Short-circuiting flat_map applied to a Result iterable

Hi,

I'm processing a key-value-like datastructure Item = (Key, Vec<Value>) to build the "reverse" mapping of (Value, Key), repeating Key for each Value.
Both keys and values (inside the Vec) need to go through a Fn(I) -> Result<O> transform, which we can assume is expensive to compute and therefore should not be called more than once per key and value.

The code below works, but introduces an intermediate collect() to a Vec which allows me to conveniently use the ? operator to short-circuit transforming the values when 1+ keys failed. I'd like to understand if I could get rid of that intermediate Vec. I was hoping std::iter would contain a try_map equivalent of try_fold (so I don't need to manually accumulate from an empty Vec) but it doesn't.

Note that I could do

input.iter()
  .flat_map(|k, values| values.iter().map(|v| (k,v)))
  .map(|(k, v)| try { (can_err(v)?, can_err(k)?) }).collect()
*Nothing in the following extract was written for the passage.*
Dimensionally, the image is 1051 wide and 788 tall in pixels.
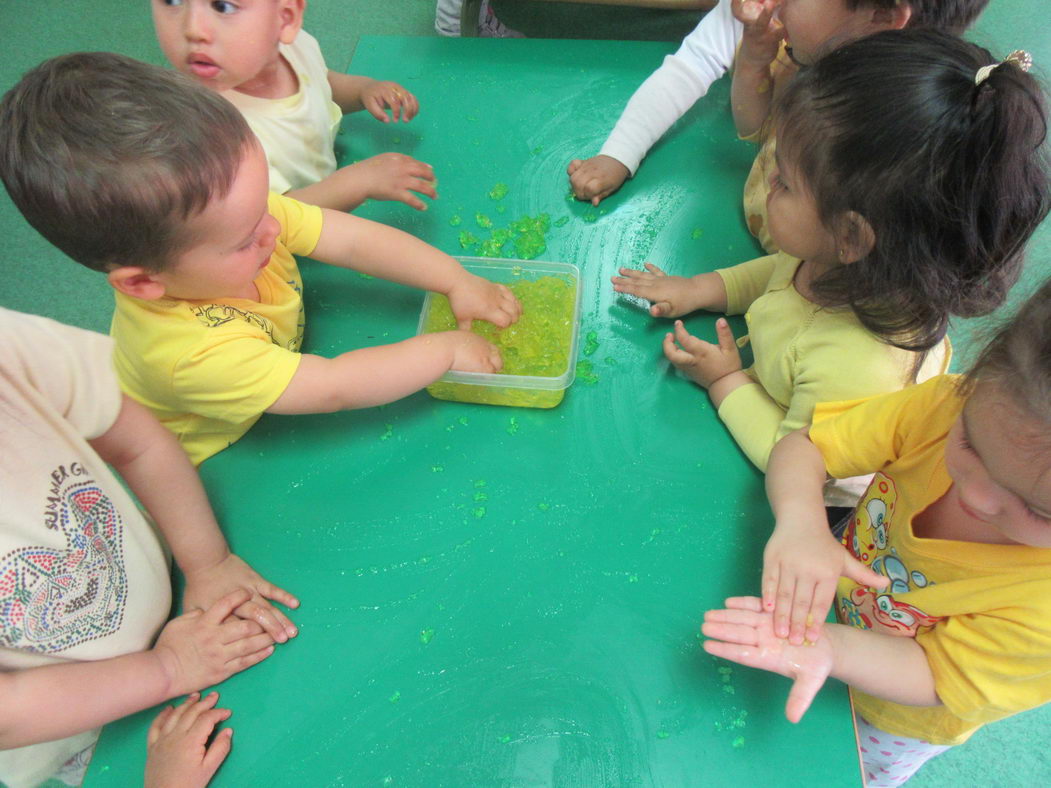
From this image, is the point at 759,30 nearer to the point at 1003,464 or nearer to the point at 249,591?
the point at 1003,464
but this is wasteful because I'm calling can_err on the same key multiple times. Besides flat_map does not compose well with an iterator of Result<>.

I know crates like fallible_iterator::FlatMap - Rust could probably do this, and I've skimmed through itertools helpers but could not find what I need. Depending on yet another crate looks overkill.

Thanks for your help!

(Playground)

use std::io::{ErrorKind, Result};

/// Ok(len()) if even-sized, otherwise Err().
fn can_err(a: &str) -> Result<usize> {
    if a.len() % 2 == 0 {
        return Err(ErrorKind::InvalidInput.into());
    }
    Ok(a.len())
}

fn main() -> Result<()> {
    let input = [
        ("a", vec!["bbb"]),
        ("ccccc", vec!["ddd", "e"]),
        ("fff", vec!["BOOM"]), // try with BOM instead of BOOM
    ];
    let key_layer: Result<Vec<_>> = input
        .iter()
        .map(|(k, values)| can_err(k).map(|k| (k, values)))
        .collect();
    println!("{:?}", key_layer);

    let value_layer: Result<Vec<_>> = key_layer?
        .into_iter()
        .flat_map(|(k, values)| values.iter().map(move |v| can_err(v).map(|v| (k, v))))
        .collect();
    println!("{:?}", value_layer);

    Ok(())
}

I love iterators too, but I think this is a case where some plain loops are much more clear.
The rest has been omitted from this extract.